▶ [Task requirements]: Copy each line below holding "States".

----- Provided entries

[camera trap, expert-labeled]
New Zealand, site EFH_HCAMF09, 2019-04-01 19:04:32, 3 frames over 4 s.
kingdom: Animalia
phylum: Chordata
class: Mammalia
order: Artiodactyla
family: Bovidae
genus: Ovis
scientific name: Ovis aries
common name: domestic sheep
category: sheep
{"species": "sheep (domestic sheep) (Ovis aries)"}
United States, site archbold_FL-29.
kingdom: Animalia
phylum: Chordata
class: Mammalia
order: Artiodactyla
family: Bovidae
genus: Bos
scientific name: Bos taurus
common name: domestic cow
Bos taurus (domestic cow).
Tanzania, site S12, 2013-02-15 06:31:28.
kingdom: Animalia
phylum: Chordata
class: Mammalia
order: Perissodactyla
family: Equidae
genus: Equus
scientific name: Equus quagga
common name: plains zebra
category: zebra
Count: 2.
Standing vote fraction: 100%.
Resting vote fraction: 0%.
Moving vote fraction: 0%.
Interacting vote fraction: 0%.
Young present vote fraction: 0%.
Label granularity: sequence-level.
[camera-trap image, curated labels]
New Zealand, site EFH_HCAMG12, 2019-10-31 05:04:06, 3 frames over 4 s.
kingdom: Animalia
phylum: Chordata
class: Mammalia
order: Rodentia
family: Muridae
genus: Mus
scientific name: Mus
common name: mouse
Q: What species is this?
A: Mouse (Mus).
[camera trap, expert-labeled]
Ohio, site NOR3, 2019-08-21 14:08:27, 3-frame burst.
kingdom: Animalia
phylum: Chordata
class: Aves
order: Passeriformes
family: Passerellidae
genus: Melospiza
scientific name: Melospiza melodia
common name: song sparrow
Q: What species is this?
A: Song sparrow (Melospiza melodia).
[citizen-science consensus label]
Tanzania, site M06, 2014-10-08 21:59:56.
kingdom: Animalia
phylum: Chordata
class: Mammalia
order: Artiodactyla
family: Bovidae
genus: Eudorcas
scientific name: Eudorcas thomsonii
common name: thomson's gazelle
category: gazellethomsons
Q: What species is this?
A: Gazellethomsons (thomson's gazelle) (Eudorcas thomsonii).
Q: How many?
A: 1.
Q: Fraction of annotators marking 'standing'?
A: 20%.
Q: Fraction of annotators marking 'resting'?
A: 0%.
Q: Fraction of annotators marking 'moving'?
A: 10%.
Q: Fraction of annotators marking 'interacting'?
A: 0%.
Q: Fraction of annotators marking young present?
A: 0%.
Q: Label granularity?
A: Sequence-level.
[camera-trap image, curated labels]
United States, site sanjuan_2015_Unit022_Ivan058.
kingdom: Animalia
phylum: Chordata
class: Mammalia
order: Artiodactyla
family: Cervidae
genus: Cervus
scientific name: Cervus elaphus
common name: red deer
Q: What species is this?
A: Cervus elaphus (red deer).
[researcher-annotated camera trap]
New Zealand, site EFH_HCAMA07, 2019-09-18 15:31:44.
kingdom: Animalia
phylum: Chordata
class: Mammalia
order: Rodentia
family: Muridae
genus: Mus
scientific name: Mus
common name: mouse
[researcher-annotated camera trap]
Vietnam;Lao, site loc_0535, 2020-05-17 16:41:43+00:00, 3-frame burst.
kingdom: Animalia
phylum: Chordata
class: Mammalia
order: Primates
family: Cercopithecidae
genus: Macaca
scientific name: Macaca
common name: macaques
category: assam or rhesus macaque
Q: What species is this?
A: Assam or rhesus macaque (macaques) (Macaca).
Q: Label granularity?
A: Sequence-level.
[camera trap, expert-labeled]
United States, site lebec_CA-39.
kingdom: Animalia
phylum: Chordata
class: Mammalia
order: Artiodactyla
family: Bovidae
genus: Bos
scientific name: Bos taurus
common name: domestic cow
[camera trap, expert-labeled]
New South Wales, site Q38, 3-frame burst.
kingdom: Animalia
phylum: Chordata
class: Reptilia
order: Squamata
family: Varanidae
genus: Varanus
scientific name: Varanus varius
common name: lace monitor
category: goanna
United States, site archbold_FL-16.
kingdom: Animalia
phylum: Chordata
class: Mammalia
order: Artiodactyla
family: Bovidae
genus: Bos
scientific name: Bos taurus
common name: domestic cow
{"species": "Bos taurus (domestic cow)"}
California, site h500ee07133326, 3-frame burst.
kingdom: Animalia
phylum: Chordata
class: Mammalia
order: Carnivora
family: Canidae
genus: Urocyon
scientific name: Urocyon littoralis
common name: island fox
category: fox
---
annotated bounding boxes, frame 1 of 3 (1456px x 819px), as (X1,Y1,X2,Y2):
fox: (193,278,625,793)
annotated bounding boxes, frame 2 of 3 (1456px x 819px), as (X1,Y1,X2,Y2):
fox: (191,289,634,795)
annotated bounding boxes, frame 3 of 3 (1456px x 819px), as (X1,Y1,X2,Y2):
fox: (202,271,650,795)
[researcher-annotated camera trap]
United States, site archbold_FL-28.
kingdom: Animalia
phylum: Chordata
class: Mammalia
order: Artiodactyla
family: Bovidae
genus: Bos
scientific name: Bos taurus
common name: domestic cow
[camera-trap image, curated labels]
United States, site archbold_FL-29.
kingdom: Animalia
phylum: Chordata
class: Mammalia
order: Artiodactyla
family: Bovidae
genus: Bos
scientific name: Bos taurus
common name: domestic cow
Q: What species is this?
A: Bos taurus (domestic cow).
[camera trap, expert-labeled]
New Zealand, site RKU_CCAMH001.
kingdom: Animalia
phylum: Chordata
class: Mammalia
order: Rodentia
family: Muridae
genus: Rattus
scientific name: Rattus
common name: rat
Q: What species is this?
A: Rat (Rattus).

----------

▶ [Written answer]:
United States, site archbold_FL-29.
United States, site sanjuan_2015_Unit022_Ivan058.
United States, site lebec_CA-39.
United States, site archbold_FL-16.
United States, site archbold_FL-28.
United States, site archbold_FL-29.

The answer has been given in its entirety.